◆ **PROBLEM REQUIREMENTS**:
Everything from the line containing "phylum: Chordata" through the final line of the entries below should be repeated exactly, and nothing else.

◆ **INFORMATION**:

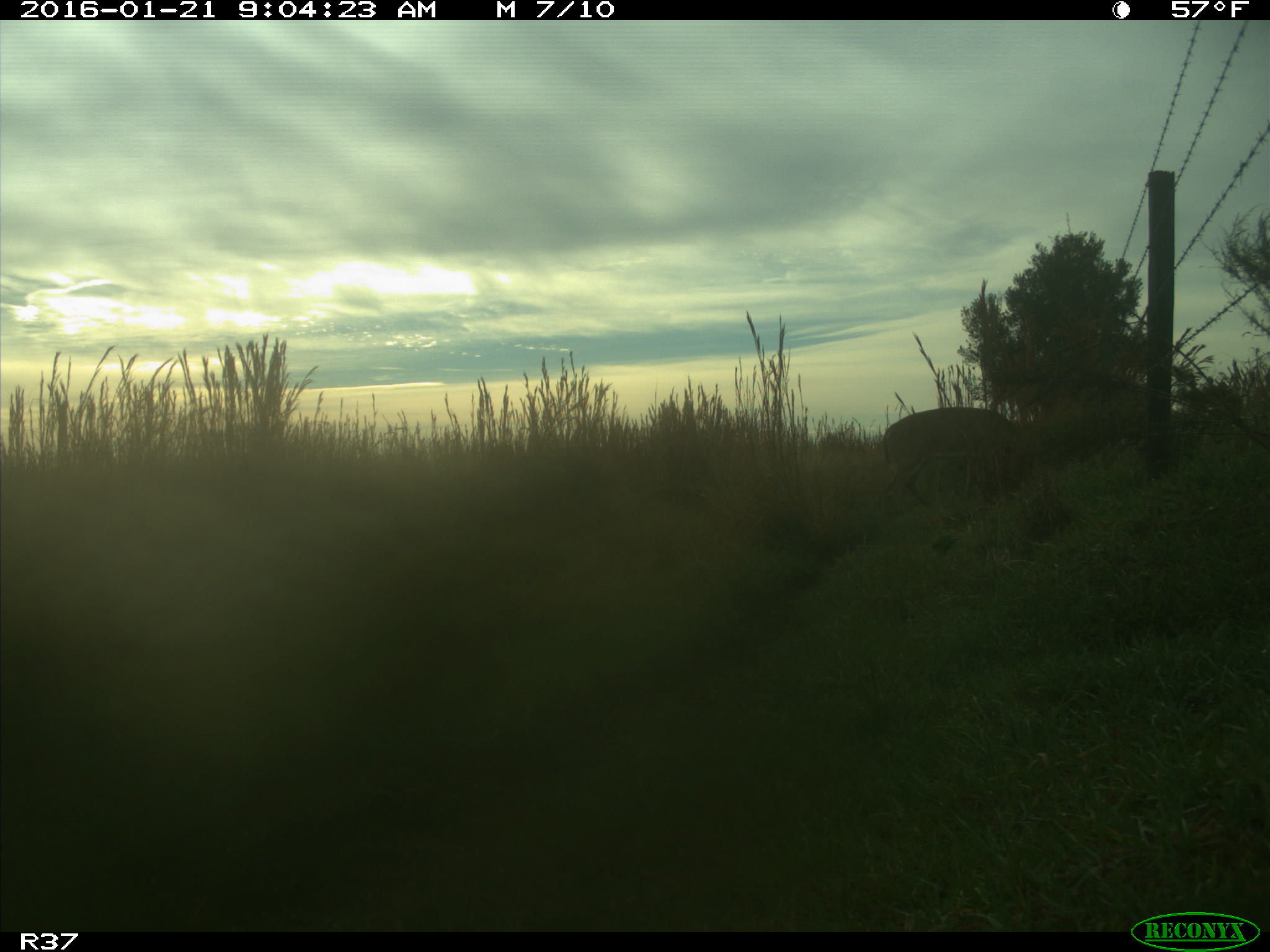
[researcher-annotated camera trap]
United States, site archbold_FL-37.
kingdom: Animalia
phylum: Chordata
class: Mammalia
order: Artiodactyla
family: Cervidae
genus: Odocoileus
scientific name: Odocoileus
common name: deer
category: unidentified deer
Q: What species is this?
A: Unidentified deer (deer) (Odocoileus).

◆ **RESPONSE TO THIS EXERCISE**:
phylum: Chordata
class: Mammalia
order: Artiodactyla
family: Cervidae
genus: Odocoileus
scientific name: Odocoileus
common name: deer
category: unidentified deer
Q: What species is this?
A: Unidentified deer (deer) (Odocoileus).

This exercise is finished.